**Stated goal:**
Would you write down the listing below word for word?

**Data excerpts:**

--------------------------------------------------

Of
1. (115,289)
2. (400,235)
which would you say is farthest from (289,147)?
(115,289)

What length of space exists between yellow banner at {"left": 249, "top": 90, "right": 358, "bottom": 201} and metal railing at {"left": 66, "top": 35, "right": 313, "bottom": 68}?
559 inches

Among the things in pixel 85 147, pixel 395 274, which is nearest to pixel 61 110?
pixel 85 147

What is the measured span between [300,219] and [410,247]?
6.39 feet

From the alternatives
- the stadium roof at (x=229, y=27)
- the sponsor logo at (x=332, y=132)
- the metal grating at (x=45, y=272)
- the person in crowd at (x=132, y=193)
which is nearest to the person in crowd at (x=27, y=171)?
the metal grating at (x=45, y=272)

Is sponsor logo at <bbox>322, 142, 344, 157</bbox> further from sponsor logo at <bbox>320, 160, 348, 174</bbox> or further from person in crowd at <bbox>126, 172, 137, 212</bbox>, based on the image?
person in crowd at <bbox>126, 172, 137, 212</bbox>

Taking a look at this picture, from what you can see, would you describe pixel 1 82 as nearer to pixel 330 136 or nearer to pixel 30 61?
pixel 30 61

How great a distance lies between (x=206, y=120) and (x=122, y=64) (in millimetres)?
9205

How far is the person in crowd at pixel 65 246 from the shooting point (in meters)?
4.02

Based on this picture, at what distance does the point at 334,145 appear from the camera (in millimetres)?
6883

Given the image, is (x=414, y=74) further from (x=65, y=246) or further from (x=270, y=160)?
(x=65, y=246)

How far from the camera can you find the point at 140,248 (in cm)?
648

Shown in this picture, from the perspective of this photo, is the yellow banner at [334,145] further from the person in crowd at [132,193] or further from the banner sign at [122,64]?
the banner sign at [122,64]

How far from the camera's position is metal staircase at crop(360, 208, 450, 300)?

--------------------------------------------------

**Response to the task:**
Of
1. (115,289)
2. (400,235)
which would you say is farthest from (289,147)?
(115,289)

What length of space exists between yellow banner at {"left": 249, "top": 90, "right": 358, "bottom": 201} and metal railing at {"left": 66, "top": 35, "right": 313, "bottom": 68}?
559 inches

Among the things in pixel 85 147, pixel 395 274, which is nearest to pixel 61 110?
pixel 85 147

What is the measured span between [300,219] and [410,247]?
6.39 feet

From the alternatives
- the stadium roof at (x=229, y=27)
- the sponsor logo at (x=332, y=132)
- the metal grating at (x=45, y=272)
- the person in crowd at (x=132, y=193)
which is nearest to the person in crowd at (x=27, y=171)?
the metal grating at (x=45, y=272)

Is sponsor logo at <bbox>322, 142, 344, 157</bbox> further from sponsor logo at <bbox>320, 160, 348, 174</bbox> or further from person in crowd at <bbox>126, 172, 137, 212</bbox>, based on the image?
person in crowd at <bbox>126, 172, 137, 212</bbox>

Taking a look at this picture, from what you can see, would you describe pixel 1 82 as nearer to pixel 330 136 or nearer to pixel 30 61?
pixel 30 61

How great a distance lies between (x=206, y=120) and (x=122, y=64) (in millimetres)?
9205

How far is the person in crowd at pixel 65 246 from the shooting point (in meters)?
4.02

Based on this picture, at what distance does the point at 334,145 appear from the camera (in millimetres)?
6883

Given the image, is (x=414, y=74) further from (x=65, y=246) or further from (x=270, y=160)?
(x=65, y=246)

How far from the camera can you find the point at 140,248 (in cm)?
648

Shown in this picture, from the perspective of this photo, is the yellow banner at [334,145] further from the person in crowd at [132,193] or further from the banner sign at [122,64]?
the banner sign at [122,64]

How far from the camera's position is metal staircase at crop(360, 208, 450, 300)?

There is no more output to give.